**BRANO ESTRATTO:**
===

Caravaggio (Michelangelo Merisi), Flagellazione di Cristo, 1607 olio su tavola
Napoli, chiesa di San Domenico Maggiore, proprietà Ministero dell’Interno, Fondo Edifici di Culto (in temporanea consegna dal 1972)

La mostra Oltre Caravaggio. Un nuovo racconto della pittura a Napoli, prosegue fino 7 gennaio 2023 al Museo e Real Bosco di Capodimonte. In esposizione 200 opere provenienti tutte dalle collezioni permanenti del museo

 

Il Seicento napoletano è una “invenzione” recente. È stato riscoperto e definito dallo storico dell’arte Roberto Longhi (1890-1970). Secondo lo studioso, il naturalismo di Michelangelo Merisi (1571-1610), detto il Caravaggio, sarebbe la spina dorsale dell’arte napoletana. Sulla base degli studi degli ultimi decenni, lo schema di Longhi, ormai ampiamente storicizzato, è rielaborato secondo un’altra prospettiva: quella del pittore Jusepe de Ribera (1591-1652), uno spagnolo arrivato nel capoluogo campano nel 1616, sei anni dopo la morte dell’artista lombardo. Tali riflessioni trovano una corrispondenza concreta e visiva nella mostra allestita nelle sale del Museo e Real Bosco di Capodimonte a Napoli, dal titolo Oltre Caravaggio. Un nuovo racconto della pittura a Napoli, curata da Stefano Causa e Patrizia Piscitello, fino 7 gennaio 2023. In esposizione 200 opere provenienti tutte dalle collezioni permanenti del museo, senza prestiti esterni, che si sviluppa nelle 24 sale al secondo piano e divise per tema o per autore.

Foto Benestante

Napoli era una grande città portuale. Nel XVII secolo era diventata una delle megalopoli più popolose del mondo esercitando una profonda influenza sulla cultura europea. La sua storia si presenta come una ricca stratigrafia, fatta di diverse civiltà, popoli e creatività che hanno lasciato tracce nel patrimonio artistico e monumentale. Per secoli ha subito attacchi, invasioni e distruzioni, facendo fronte a numerose catastrofi naturali: eruzioni vulcaniche, terremoti, maremoti e pestilenze. In quest’ottica si può spiegare il ruolo centrale che hanno gli artisti lombardi, emiliani, bergamaschi, romani, francesi, spagnoli e belgi in questa esposizione dedicata al XVII e al XVIII secolo. Gli artisti napoletani si ispirarono alle nuove soluzioni stilistiche, rielaborando in maniera del tutto personale, iconografie, tagli compositivi e utilizzo delle luci.

 

LA NAPOLI DI INIZIO SECOLO

Ad accogliere i visitatori sono le opere dei primi anni del Seicento, dove si assiste ad una produzione pittorica molto variegata, difficilmente racchiudibile nella definizione di “tardo manierismo”. Prima dell’arrivo del Caravaggio (1571-1610) dominavano in città pittori ad affresco, imprenditori e scopritori di talenti, come Belisario Corenzio (1558-1646[?]), con cui si formò il giovane Battistello Caracciolo (1578-1635), presente in mostra con il Cristo alla colonna del 1620 e messo in correlazione con la Flagellazione del Merisi (1571-1610) del 1607. Spicca tra tutti, uno dei grandi maestri della seconda metà del 1500 come Francesco Curia (1538-1608), la cui Annunciazione del 1597, è messa a confronto con quella di Scipione Pulzone da Gaeta (1544 ca-1598), del 1587, e con l’altra di Louis Finson (1580-1617), datata 1612.

===

**DATI ESTRATTI:**

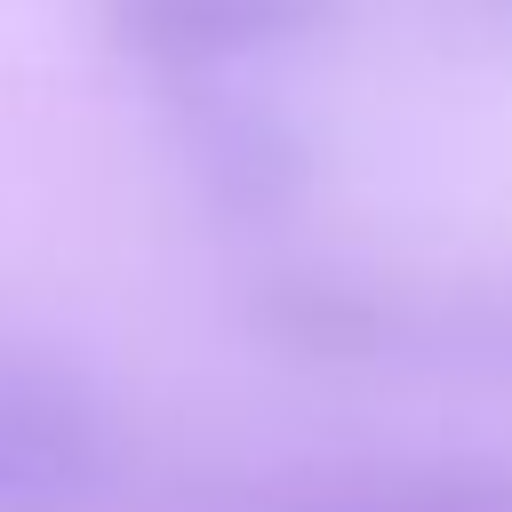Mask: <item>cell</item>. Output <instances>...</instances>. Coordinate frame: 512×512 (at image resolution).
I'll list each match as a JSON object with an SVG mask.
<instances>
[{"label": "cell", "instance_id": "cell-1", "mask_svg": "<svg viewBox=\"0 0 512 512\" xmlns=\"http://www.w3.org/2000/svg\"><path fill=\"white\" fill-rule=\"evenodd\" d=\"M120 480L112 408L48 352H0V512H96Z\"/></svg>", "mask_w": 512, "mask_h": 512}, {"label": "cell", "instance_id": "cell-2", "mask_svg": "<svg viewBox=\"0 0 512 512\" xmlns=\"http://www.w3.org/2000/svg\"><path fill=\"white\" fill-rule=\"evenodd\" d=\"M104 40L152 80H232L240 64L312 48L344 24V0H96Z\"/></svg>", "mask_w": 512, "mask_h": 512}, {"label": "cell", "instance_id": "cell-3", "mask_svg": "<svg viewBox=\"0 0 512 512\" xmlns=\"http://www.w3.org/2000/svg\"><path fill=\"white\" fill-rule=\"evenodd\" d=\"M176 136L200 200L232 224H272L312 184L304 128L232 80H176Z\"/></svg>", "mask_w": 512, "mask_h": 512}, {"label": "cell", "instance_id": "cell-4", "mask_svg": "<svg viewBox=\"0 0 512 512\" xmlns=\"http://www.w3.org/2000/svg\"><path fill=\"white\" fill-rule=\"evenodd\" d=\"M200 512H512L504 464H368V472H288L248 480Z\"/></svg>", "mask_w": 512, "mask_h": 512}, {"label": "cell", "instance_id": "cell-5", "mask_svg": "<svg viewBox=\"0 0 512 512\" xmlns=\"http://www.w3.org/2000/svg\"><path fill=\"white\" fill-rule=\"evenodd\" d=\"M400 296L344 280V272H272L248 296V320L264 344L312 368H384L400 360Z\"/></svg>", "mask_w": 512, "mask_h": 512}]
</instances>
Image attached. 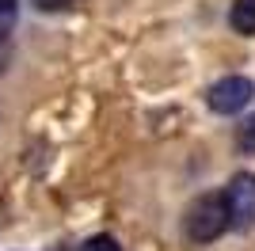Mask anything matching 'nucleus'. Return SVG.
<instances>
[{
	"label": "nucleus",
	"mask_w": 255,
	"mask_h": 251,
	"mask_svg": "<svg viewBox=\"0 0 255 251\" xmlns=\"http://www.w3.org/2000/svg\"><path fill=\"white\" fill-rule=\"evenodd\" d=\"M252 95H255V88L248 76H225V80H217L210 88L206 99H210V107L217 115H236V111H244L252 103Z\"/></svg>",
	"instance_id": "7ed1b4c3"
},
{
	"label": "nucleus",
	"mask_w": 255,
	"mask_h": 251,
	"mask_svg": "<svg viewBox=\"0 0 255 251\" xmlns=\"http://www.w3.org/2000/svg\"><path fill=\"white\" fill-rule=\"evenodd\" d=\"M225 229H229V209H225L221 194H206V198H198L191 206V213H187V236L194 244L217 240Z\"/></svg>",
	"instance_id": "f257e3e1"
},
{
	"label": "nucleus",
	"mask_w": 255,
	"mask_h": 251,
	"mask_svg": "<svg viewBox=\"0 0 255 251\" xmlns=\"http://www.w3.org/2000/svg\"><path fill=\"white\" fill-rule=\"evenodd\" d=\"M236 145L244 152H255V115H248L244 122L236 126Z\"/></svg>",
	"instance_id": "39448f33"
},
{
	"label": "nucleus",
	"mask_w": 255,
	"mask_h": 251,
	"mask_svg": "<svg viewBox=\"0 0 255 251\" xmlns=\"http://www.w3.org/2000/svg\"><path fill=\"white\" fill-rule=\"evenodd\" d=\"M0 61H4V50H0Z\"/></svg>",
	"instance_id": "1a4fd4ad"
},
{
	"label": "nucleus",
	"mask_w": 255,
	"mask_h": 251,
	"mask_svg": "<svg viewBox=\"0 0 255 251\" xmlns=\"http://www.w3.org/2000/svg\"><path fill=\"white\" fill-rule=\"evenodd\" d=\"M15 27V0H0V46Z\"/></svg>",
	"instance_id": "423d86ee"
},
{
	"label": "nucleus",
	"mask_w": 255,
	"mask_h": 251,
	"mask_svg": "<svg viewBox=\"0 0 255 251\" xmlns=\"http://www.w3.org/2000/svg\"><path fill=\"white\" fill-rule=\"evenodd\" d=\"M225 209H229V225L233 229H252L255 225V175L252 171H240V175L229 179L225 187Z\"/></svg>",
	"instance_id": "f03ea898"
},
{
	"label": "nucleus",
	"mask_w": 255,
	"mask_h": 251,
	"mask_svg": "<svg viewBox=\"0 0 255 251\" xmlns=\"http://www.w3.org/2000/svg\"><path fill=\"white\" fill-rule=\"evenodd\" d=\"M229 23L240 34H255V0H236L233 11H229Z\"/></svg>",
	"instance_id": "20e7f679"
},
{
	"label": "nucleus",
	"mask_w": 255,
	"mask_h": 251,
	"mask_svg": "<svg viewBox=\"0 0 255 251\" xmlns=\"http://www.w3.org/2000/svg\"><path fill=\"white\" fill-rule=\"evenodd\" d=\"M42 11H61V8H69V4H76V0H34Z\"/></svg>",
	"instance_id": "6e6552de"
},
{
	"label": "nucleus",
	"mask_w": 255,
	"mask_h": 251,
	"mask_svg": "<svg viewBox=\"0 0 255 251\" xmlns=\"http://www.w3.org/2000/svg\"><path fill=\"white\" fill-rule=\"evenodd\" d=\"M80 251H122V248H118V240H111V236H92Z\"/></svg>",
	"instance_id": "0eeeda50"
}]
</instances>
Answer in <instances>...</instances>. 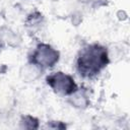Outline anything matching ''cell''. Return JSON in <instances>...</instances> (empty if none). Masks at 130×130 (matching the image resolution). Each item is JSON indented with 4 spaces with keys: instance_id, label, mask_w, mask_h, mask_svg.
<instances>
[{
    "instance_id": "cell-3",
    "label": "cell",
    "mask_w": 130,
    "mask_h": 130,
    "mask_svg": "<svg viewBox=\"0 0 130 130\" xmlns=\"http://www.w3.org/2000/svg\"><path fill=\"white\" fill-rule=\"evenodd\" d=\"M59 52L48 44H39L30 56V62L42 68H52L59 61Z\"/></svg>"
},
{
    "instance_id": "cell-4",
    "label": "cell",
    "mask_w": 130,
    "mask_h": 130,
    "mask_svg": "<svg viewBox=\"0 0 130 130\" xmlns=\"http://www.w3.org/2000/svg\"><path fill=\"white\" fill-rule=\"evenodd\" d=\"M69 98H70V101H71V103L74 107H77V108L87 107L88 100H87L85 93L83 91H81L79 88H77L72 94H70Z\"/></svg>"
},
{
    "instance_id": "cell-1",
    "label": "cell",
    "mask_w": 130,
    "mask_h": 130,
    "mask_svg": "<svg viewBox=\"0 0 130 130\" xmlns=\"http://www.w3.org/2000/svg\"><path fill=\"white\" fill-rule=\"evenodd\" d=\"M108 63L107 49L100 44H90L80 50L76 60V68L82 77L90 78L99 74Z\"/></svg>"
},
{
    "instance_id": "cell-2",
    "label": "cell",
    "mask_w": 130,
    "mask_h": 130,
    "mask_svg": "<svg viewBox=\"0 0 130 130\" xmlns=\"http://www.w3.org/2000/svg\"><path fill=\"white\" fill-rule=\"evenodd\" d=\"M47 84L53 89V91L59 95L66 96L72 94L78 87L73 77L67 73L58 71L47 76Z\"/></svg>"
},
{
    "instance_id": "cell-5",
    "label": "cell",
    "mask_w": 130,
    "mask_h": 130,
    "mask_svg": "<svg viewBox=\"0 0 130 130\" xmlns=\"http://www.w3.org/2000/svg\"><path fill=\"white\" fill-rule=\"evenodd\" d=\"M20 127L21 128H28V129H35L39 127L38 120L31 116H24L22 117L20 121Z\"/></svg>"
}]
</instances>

===

**ISTRUZIONI:**
• 1. Secondo il testo sulla pittura napoletana del Seicento, in che anno arrivò a Napoli Jusepe de Ribera?
• 2. Continua il testo sulla pittura napoletana del Seicento a partire dalla sua ultima frase.

**RISPOSTE:**
• 1. Jusepe de Ribera arrivò a Napoli nel 1616.

• 2.
 

NAPOLI CROCEVIA DI CULTURE

L’arte napoletana ebbe un grande impulso grazie alle committenze ecclesiastiche e dei privati che rinnovarono e arricchirono le cappelle di famiglia. La struttura architettonica ad aula unica della seconda sala, scandita da ambienti laterali simili a cappellette, ben si adatta ad accogliere le opere: il ciborio di Cosimo Fanzago (1591-1678) in bronzo dorato, rame, marmi policromi e pietre dure, (diaspri, ametista, agata e lapislazzuli) proviene dalla chiesa di Santa Patrizia a Napoli. Il monumentale tabernacolo è una vera e propria architettura in miniatura, impreziosita dalla tecnica del commesso marmoreo che imita tralci vegetali, vasi con fiori e uccellini. Quest’opera costò l’ingente cifra di 5000 ducati al monastero.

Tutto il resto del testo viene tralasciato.